Skip to content

Why Batch Processing

Stream processing handles events as they arrive in real-time. Batch processing handles data at rest —

Huge historical datasets that can't fit in memory and need to be processed across many machines in parallel. When someone says "rebuild the recommendation index from scratch" or "generate this month's billing report", they're describing a batch job, not a stream.

Stream Processing Isn't Always Enough#

Stream processing handles live events as they arrive. But some problems require processing historical data at rest — data that already exists, sitting in files or object storage.

Examples: - "Give me total revenue per user for the last 3 years" - "Rebuild the recommendation index from scratch after a bug" - "Generate the monthly billing report for all customers"

You can't stream 3 years of S3 data through Kafka every time someone runs a report. It's slow, expensive, and Kafka isn't designed for random historical access.


The Core Problem#

Historical data is huge and spread across many machines.

S3 / HDFS:
  file-001.log  (1GB)  →  Machine 1
  file-002.log  (1GB)  →  Machine 2
  file-003.log  (1GB)  →  Machine 3
  ...
  file-1000.log (1GB)  →  Machine 1000

A single machine can't load 1TB into memory. You need to bring computation to the data, not data to the computation.


Batch Processing: The Idea#

Instead of moving data to one machine, run computation on each machine locally against its own chunk, then aggregate results.

Each machine → processes its local file → emits partial result
Framework    → collects all partial results → aggregates → final answer

This is the foundation of MapReduce — Google's solution to this problem (2004).

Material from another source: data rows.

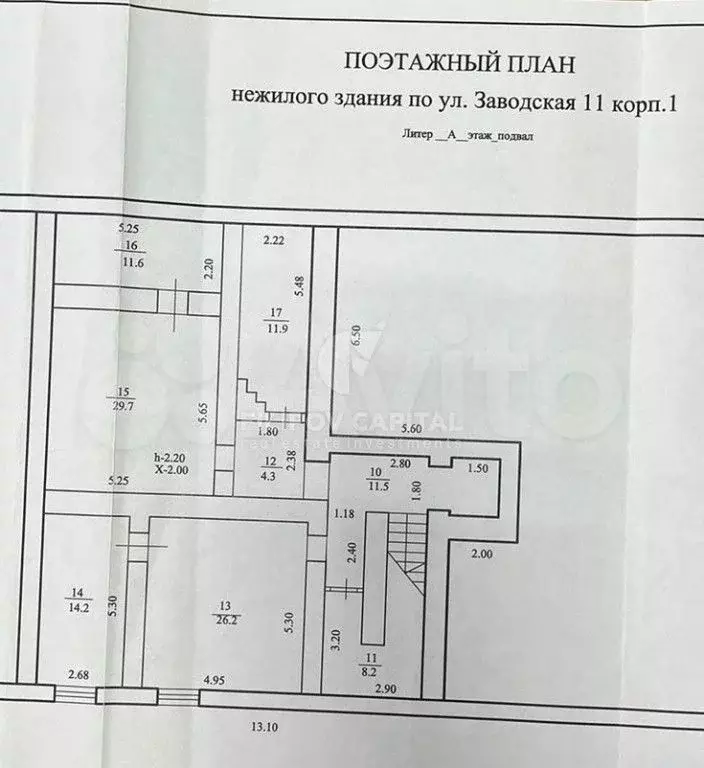 Продается офис, 722 м - Фото 0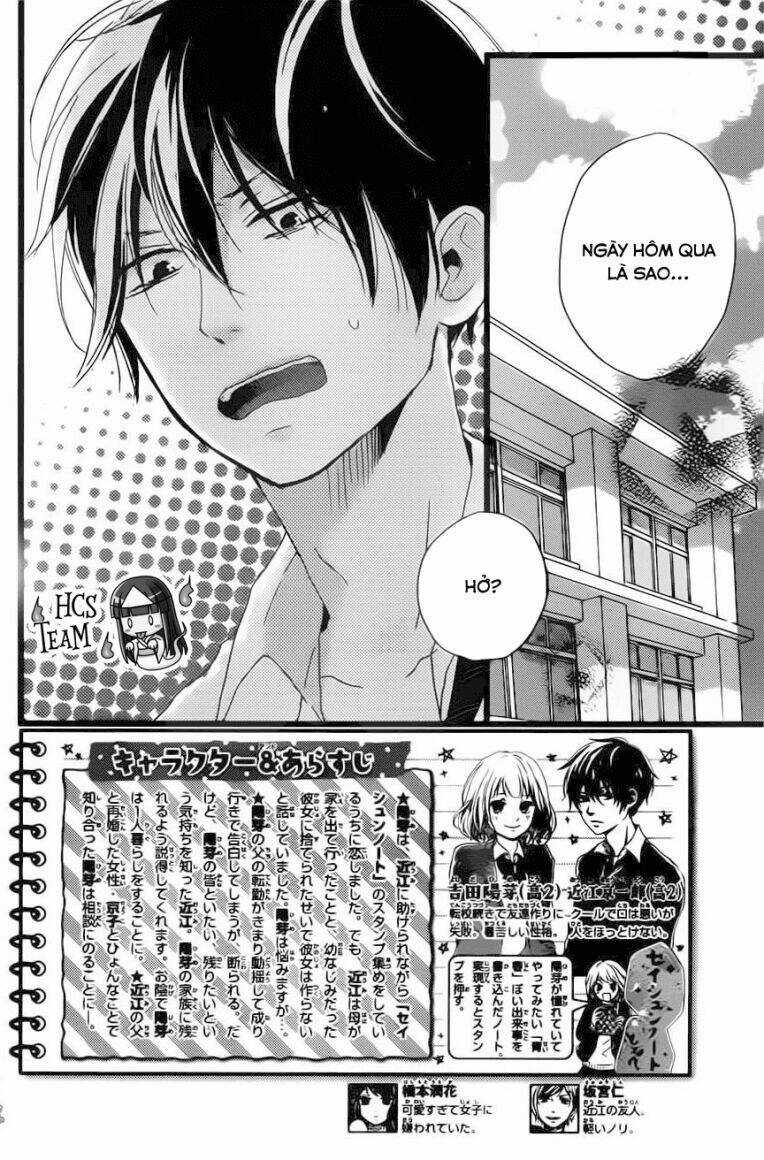 Seishun Note Chapter 7 trang 4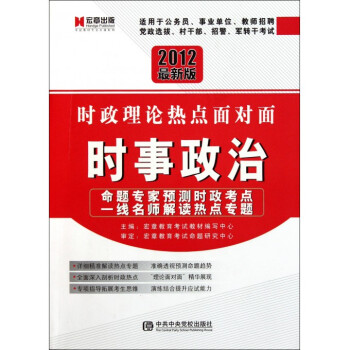 時事政治(時政理論熱點面對面2012最新版)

When Batch Processing Appears in Interviews#

Scenario Why Batch
Reconciliation Nightly job compares your DB against external source (payments, ad clicks)
Analytics Aggregate raw events into hourly/daily rollup tables for dashboards
Reprocessing Bug in aggregation logic — replay raw event log to rebuild correct output
Billing reports Exact counts required — stream gives approximate, batch gives exact
ML training Train models on historical data in bulk

Interview framing: "For the real-time dashboard I'd use stream processing. For the monthly billing report I'd use a batch job — reprocess the raw event log from S3 for exact counts. The stream gives approximate real-time; the batch gives exact numbers for invoicing."